We computed descriptive data on the characteristics of the sample. Originally, marital status and education had six answer categories; however, for the purpose of statistical analyses, answer categories were regrouped into two categories for marital status and three categories for schooling (Table 1). The prevalence of supportive care needs was computed for each dimension and for the total scale, based on the percentage of responses to each answer category of the SCNS. The proportion of responses to answer categories “low need” to “high need” were summed up and grouped under the label of “unmet needs.” Additionally, we computed the percentage of responses, and each confidence interval (likelihood ratio method), on the “moderate need” and “high need” categories, to identify the top ten most prevalent unmet supportive care needs at item-level. To identify the characteristics of patients significantly associated with supportive care needs, multiple regression analyses were computed. We computed six multiple regression models using the enter method (one model for each supportive care need dimension). Dummy variables were created for variables with more than two categories. The variance inflation factor (VIF) was used to assess the multicollinearity among patient characteristics in the regression models. For the six regression models, the VIF was <2.0. All cited P values were two-sided with a significance level of 0.05. Analyses were conducted with SPSS software.

Table 1

Descriptive characteristics of the sample (n = 173)

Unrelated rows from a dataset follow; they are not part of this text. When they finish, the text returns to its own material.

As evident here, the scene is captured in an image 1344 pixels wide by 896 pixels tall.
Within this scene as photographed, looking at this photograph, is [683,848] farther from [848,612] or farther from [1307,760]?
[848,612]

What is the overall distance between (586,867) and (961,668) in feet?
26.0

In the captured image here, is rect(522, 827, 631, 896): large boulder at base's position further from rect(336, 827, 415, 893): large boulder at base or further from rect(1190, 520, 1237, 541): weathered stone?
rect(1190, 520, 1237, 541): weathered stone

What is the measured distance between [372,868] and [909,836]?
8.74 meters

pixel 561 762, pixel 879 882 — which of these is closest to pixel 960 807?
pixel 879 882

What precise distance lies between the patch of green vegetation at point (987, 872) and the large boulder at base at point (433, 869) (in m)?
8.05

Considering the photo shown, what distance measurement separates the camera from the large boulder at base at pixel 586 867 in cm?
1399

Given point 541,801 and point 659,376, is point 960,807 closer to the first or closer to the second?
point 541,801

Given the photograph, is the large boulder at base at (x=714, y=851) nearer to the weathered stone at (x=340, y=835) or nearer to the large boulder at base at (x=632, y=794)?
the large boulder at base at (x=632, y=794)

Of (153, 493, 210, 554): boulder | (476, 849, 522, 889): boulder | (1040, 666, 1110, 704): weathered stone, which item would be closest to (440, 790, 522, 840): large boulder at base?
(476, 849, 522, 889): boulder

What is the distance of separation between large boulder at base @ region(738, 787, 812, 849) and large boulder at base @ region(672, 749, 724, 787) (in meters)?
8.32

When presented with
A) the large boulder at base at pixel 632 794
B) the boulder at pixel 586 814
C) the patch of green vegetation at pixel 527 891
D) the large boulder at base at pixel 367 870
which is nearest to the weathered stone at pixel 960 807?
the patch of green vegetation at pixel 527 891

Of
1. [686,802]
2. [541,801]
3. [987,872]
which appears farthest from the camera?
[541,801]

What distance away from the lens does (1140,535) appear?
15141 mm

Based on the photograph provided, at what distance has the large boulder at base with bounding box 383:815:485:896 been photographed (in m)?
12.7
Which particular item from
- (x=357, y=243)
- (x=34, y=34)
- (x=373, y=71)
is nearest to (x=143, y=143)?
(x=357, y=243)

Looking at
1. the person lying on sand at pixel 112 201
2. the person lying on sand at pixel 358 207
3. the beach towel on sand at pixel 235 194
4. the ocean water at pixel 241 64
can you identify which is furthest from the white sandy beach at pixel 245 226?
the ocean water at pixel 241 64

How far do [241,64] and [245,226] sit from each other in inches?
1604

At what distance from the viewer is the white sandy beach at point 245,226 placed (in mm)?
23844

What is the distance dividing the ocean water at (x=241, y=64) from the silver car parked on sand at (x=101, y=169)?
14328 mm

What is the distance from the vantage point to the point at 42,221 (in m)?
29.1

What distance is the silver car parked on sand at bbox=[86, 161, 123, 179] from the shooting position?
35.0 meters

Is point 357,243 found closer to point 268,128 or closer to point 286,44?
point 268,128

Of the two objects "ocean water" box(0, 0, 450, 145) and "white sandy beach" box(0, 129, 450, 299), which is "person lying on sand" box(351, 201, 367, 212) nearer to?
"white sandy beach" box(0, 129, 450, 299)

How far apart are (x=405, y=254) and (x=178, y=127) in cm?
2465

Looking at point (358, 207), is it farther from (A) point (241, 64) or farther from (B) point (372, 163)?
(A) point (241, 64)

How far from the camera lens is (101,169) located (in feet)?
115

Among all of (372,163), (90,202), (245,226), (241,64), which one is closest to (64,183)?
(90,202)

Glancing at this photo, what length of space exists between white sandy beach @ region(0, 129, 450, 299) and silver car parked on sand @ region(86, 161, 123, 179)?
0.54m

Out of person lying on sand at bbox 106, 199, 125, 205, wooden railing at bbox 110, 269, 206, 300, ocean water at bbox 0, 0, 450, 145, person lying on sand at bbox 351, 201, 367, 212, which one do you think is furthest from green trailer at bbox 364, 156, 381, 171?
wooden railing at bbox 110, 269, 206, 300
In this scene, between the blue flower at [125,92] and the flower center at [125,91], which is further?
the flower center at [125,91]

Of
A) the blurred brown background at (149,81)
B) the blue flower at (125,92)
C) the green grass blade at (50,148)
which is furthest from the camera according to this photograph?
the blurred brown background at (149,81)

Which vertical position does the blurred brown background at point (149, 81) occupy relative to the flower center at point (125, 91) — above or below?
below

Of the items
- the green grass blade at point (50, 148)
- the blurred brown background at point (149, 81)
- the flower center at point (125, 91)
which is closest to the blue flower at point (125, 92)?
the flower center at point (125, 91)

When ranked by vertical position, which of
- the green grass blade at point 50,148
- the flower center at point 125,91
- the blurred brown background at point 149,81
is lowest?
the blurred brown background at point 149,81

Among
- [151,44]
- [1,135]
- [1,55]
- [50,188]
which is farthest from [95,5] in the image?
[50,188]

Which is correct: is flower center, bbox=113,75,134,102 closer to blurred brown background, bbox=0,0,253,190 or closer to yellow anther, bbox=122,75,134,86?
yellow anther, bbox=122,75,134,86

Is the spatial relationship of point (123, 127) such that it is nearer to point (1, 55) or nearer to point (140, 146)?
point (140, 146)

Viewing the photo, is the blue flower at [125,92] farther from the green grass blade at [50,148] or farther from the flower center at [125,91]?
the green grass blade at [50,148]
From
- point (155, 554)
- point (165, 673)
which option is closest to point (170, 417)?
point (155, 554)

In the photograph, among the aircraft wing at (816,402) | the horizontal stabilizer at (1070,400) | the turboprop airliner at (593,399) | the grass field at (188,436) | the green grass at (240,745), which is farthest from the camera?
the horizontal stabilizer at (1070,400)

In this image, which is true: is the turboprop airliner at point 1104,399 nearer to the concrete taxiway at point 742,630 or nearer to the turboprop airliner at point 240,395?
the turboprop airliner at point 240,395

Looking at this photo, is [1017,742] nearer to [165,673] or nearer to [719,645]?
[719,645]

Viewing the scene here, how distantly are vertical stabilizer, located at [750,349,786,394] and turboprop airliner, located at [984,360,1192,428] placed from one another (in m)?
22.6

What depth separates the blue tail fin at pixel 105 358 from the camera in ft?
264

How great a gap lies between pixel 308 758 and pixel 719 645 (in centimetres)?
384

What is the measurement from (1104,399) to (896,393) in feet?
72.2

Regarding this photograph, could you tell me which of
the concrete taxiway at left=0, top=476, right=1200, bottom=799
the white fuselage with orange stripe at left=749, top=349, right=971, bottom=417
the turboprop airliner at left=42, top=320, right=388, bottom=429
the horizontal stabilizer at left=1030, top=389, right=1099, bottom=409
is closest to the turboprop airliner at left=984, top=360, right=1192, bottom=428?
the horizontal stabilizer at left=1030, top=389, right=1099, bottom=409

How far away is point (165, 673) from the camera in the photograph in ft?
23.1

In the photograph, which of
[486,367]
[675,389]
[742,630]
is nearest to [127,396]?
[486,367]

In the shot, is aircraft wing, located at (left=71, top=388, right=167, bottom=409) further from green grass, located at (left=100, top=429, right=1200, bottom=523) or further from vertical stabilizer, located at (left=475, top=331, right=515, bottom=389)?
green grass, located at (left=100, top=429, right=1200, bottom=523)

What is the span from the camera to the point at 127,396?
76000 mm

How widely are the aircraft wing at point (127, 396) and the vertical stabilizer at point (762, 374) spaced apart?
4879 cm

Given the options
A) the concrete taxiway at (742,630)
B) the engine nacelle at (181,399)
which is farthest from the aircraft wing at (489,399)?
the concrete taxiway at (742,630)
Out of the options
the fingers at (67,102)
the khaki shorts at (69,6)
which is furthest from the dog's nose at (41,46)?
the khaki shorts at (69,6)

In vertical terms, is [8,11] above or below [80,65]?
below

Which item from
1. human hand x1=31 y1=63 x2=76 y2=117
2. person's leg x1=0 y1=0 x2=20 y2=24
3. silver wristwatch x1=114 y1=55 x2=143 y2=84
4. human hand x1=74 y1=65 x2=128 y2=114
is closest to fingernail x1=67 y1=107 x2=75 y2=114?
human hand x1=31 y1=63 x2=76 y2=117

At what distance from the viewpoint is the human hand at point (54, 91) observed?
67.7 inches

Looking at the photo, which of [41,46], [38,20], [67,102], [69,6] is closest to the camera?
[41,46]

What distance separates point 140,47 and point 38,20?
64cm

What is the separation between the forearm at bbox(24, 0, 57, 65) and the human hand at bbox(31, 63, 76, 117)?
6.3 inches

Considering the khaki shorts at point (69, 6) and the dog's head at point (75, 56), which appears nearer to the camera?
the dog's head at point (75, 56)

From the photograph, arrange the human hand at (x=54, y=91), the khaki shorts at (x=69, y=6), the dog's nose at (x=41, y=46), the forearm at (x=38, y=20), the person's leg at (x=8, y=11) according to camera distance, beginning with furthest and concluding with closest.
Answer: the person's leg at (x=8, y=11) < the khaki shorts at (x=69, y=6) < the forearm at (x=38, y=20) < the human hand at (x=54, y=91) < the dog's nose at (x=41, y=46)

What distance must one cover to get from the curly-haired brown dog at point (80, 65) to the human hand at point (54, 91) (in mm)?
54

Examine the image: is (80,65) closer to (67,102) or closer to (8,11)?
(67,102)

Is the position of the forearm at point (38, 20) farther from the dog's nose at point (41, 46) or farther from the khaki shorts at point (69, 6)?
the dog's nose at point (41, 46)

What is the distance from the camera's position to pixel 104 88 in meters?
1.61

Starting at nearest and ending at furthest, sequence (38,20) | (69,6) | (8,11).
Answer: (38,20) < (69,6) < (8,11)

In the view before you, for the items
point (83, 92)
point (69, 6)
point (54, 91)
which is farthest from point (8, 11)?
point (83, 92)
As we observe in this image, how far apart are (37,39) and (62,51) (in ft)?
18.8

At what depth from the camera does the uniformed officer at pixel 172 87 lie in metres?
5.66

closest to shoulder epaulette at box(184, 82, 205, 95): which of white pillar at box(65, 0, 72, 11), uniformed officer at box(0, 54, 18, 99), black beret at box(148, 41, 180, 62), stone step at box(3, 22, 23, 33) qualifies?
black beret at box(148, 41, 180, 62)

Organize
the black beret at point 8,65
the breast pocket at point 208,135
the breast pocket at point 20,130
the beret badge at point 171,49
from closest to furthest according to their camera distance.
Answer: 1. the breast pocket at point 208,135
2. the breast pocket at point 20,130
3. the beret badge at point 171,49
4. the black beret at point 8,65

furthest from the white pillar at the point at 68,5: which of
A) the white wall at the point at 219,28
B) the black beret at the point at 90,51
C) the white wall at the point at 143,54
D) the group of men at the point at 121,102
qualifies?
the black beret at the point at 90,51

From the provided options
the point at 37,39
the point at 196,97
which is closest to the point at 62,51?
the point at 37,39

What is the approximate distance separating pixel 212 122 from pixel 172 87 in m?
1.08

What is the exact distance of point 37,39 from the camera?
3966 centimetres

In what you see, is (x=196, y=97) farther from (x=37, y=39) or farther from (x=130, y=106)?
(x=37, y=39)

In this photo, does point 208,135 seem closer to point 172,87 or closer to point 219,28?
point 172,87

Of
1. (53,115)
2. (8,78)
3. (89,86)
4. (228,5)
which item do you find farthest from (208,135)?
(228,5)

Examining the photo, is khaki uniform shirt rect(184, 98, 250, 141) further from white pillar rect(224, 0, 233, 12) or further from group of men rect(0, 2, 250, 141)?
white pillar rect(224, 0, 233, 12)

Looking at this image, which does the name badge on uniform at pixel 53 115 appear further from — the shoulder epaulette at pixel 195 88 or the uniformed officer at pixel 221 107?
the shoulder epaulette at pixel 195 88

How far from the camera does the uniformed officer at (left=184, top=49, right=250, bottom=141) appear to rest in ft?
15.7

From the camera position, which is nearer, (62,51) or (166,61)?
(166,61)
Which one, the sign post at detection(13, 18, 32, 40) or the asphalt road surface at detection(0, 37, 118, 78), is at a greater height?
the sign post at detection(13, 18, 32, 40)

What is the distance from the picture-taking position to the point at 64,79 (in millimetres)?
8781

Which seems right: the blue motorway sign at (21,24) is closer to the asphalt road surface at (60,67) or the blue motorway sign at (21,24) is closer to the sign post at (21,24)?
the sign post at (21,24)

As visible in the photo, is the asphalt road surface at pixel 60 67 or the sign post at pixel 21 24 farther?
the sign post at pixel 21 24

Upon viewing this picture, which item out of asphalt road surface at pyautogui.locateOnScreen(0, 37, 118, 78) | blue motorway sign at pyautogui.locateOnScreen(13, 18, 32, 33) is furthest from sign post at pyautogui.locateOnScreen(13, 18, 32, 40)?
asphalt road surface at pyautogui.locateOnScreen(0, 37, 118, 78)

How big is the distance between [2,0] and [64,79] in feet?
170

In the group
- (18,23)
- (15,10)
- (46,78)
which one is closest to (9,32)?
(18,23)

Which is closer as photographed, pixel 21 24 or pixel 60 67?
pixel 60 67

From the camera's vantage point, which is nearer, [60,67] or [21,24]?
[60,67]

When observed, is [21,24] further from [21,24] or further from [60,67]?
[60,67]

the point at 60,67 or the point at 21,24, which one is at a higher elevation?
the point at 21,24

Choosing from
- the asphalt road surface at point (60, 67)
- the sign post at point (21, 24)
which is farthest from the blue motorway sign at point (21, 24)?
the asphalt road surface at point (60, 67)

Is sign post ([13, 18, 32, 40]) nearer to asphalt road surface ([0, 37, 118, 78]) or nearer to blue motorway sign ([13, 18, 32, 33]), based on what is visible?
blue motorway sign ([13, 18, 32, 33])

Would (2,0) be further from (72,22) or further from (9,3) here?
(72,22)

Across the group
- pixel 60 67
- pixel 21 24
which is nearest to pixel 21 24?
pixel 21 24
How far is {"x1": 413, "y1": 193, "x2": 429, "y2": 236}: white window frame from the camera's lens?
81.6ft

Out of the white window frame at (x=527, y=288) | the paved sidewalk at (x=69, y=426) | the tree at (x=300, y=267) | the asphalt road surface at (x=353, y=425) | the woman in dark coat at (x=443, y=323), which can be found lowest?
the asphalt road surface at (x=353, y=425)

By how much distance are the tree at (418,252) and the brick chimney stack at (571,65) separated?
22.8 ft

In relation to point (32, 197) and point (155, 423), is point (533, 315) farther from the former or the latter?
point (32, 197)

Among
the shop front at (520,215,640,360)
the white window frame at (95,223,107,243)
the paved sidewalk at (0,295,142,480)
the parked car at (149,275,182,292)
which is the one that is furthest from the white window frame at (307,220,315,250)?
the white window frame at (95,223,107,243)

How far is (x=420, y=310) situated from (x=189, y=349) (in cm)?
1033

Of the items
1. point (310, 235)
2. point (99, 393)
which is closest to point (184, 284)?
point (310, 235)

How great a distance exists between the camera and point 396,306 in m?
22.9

Characteristic	Mean ± SD	n (%)
Age (years)	52.8 ± 10.53
Number of children	3 ± 2
Marital status
With partner		117 (67.6)
Without partner		56 (32.4)
Education
Lowa		54 (31.2)
Middle		104 (60.1)
High		15 (8.7)
Work status
Employed		61 (35.5)
Housewife/retiredb		111 (64.5)
Time since diagnosis (months)	1.9 ± 2.0
Breast cancer stage
I		18 (10.4)
II		64 (37.0)
III-IVc		68 (39.3)
Unknown		23 (13.3)
Comorbidities
Yes		99 (57.2)
No		74 (42.8)
Life events during the past 3 months
Yes		40 (23.1)
No		133 (76.9)
Anxiety	14.45 ± 4.08
Depression	6.64 ± 5.68

SD standard deviation

aFive patients had no education

bTwo patients were retired. Any patient indicated to be unemployed

cThree patients were diagnosed in Stage IV

Results

Characteristics of participants

A total of 257 breast cancer patients were eligible to participate in the study, of whom 62 could not be reached. Of the 195 who were contacted about the study, 20 patients declined to participate, one did not attend the interview, and one was excluded, because the time since diagnosis was longer than 1 year, resulting in a final sample of 173 patients (67% response rate). Sociodemographic and medical details are presented in Table 1.

Prevalence of supportive care needs

Figure 1 summarizes the prevalence of supportive care needs overall and for each domain (for correlations and descriptions of the supportive care needs domains, see Supporting Table 2 online). Up to 44% of the participants showed unmet care needs overall. The most prevalent unmet care needs were health system/information needs (68%), whereas the least prevalent unmet care needs were physical/daily living needs (19%). In Table 2, the most prevalent unmet care needs of the patients at an item level are reported.

Fig. 1

Prevalence of supportive care needs based on the percentage of responses to answer categories

Table 2

Ten most prevalent supportive care needs based on the response rate to the moderate-high need answer categories (n = 173)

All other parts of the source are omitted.